## Task requirements:
Copy out every one of the records below word for word, leaving out the pictures.

#####

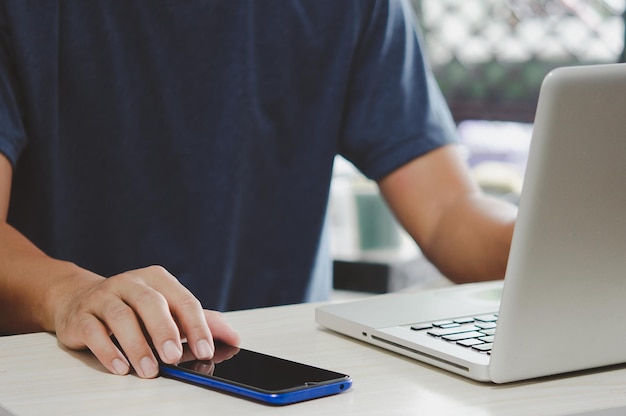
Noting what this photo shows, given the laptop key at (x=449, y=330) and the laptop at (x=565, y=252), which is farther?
the laptop key at (x=449, y=330)

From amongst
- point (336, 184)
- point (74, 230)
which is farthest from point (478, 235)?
point (336, 184)

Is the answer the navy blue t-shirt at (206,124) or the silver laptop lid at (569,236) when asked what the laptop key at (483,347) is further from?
the navy blue t-shirt at (206,124)

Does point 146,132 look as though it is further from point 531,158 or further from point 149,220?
point 531,158

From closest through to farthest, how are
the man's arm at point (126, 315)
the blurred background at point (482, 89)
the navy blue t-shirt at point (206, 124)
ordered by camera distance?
the man's arm at point (126, 315), the navy blue t-shirt at point (206, 124), the blurred background at point (482, 89)

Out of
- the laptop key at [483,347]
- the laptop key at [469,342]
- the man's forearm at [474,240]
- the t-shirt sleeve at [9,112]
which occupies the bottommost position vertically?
the man's forearm at [474,240]

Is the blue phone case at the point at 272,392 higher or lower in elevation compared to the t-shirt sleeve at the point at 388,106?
lower

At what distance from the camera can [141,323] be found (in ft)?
2.27

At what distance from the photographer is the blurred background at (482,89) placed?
1898mm

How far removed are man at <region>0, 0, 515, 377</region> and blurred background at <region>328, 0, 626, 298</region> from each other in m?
0.55

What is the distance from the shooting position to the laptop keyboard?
2.24 ft

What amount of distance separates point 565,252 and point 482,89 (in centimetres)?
165

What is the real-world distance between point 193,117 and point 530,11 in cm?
117

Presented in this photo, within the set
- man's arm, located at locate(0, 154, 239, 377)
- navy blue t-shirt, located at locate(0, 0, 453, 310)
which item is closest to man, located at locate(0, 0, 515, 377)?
navy blue t-shirt, located at locate(0, 0, 453, 310)

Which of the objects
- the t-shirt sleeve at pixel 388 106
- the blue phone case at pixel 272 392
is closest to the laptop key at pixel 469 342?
the blue phone case at pixel 272 392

#####

## Exercise response:
Noting what this photo shows, given the laptop key at (x=449, y=330) and the laptop at (x=565, y=252), which is farther?
the laptop key at (x=449, y=330)

From amongst
- point (336, 184)
- point (74, 230)
which is farthest from point (478, 235)?
point (336, 184)

Is the answer the navy blue t-shirt at (206,124) or the silver laptop lid at (569,236) when asked what the laptop key at (483,347) is further from?
the navy blue t-shirt at (206,124)

Does point 146,132 look as though it is further from point 531,158 or further from point 149,220?
point 531,158

From closest through to farthest, how are
the man's arm at point (126, 315)
the blurred background at point (482, 89)
the navy blue t-shirt at point (206, 124)
ordered by camera distance?
the man's arm at point (126, 315), the navy blue t-shirt at point (206, 124), the blurred background at point (482, 89)

Out of
- the laptop key at [483,347]
- the laptop key at [469,342]
- the man's forearm at [474,240]
- the t-shirt sleeve at [9,112]
which occupies the bottommost position vertically?
the man's forearm at [474,240]

Is the blue phone case at the point at 272,392 higher or lower in elevation compared to the t-shirt sleeve at the point at 388,106?
lower

At what distance from the camera can [141,323] be found (in ft)?
2.27

At what distance from the photographer is the blurred background at (482,89) placed?
1898mm

How far removed are man at <region>0, 0, 515, 377</region> and blurred background at <region>328, 0, 626, 298</region> from each other in m?
0.55

What is the distance from the shooting position to the laptop keyboard?
2.24 ft

What amount of distance separates point 565,252 and point 482,89 (in centimetres)?
165

What is the real-world distance between point 193,117 and point 530,11 in cm?
117

Presented in this photo, within the set
- man's arm, located at locate(0, 154, 239, 377)
- navy blue t-shirt, located at locate(0, 0, 453, 310)
which item is closest to man, located at locate(0, 0, 515, 377)?
navy blue t-shirt, located at locate(0, 0, 453, 310)

Which of the objects
- the t-shirt sleeve at pixel 388 106
- the blue phone case at pixel 272 392
is closest to the laptop key at pixel 469 342?
the blue phone case at pixel 272 392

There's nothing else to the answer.